__Exercise requirements__.
Copy out the text of each entry below word for word, leaving out the pictures.

__Exercise materials__.
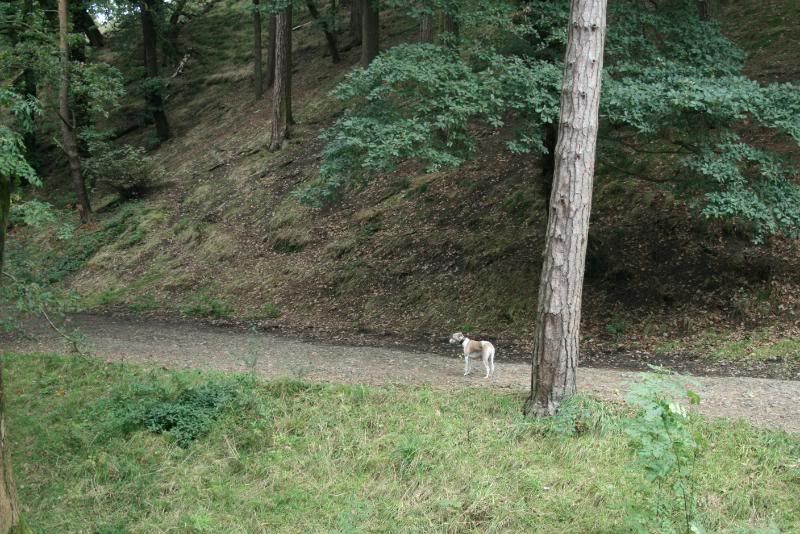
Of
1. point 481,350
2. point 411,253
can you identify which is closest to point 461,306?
point 411,253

__Solution__.
Of
1. point 481,350
2. point 411,253
can you identify which is closest to point 461,306?
point 411,253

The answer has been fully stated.